On 9/10/2025 10:11 AM, Christian Kern wrote:
> [Non ricevi spesso messaggi di posta elettronica da christian.kern at uni- 
> graz.at. Per informazioni sull'importanza di questo fatto, visita 
> https://aka.ms/LearnAboutSenderIdentification.]
> 
> Dear all!
> 
> I am running a fairly large system (11796 electrons, 784 atoms including
> Au, W, S, and unit cell volume ~24200 Angstrom^3) with QE 7.4 on the GPU
> partition of the Leonardo cluster (4 A100 GPUs coupled with 32 cores per
> node). This calculation can be easily run (scf convergence in ~4 hours
> on 12 nodes), even for larger cells (I tried up to ~1200 atoms) with
> pseudodojo PAW potentials and 30 Ry ecutwfc on the Gamma point.
> 
> However, now I want to run the same calculation with spin-orbit coupling
> (ispin=4, etc.) and QE always fails due to memory allocation issues.

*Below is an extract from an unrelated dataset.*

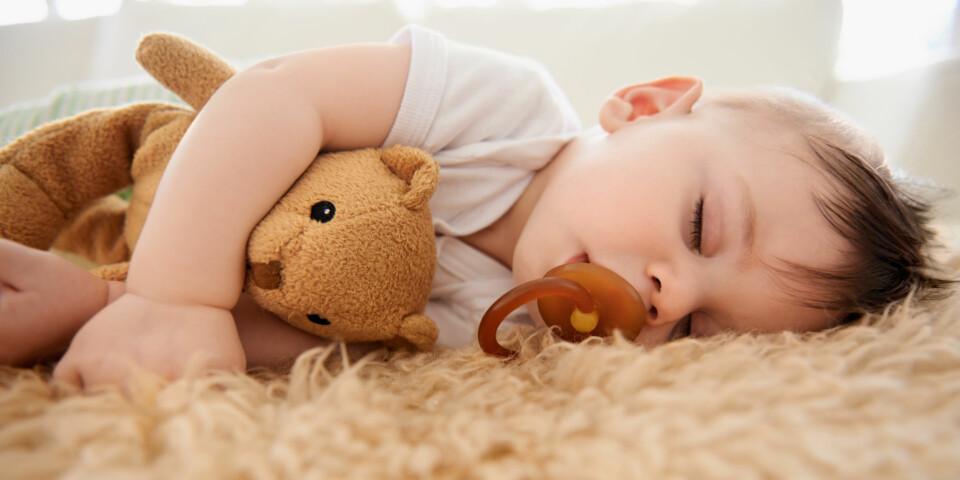 LEGGERUTINER HOS BABY: Fra 3-månedersalder kan det være lurt å begynne å tenke tanken om leggerutiner for babyen. FOTO: Gettyimages.com.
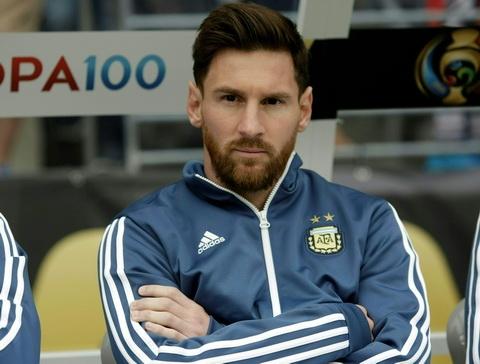Messi lai khien Barca dau dau khi gian tiep doi ra di hinh anh 2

> This is regardless of the number of nodes that I use and the estimated
> max. dynamic memory, reported in the output file, is below the available
> memory per mpi-process/GPU (64 GB). Running on 64 nodes (=256
> mpi-procs/GPUs), I can get this estimated RAM requirement down to ~12GB
> per GPU. Despite that, I get an error that ~16GB cannot be allocated in
> the first step. Surprisingly, those ~16GB are always the same number,
> regardless of the number of nodes that I use and regardless of the
> estimated memory consumption. I am using the davidson algorithm and NC
> PP with 60 Ry cutoff here, but have also tested relativistic PAW PP,
> lower cutoffs, less vacuum and the conjugent-gradient algorithm. None of
> this helped. What can the problem be here with the memory allocation? In
> smaller systems I have no problems with SOC calculations on GPUs...
> 
> As far as I understand, the maximum number of mpi-processes/GPUs for a
> Gamma point scf calculation is given by the third dimension of the FFT
> mesh, and parallelization in task groups is not available for GPUs? Then
> the only way to further reduce the memory demand is by using "-ndiag".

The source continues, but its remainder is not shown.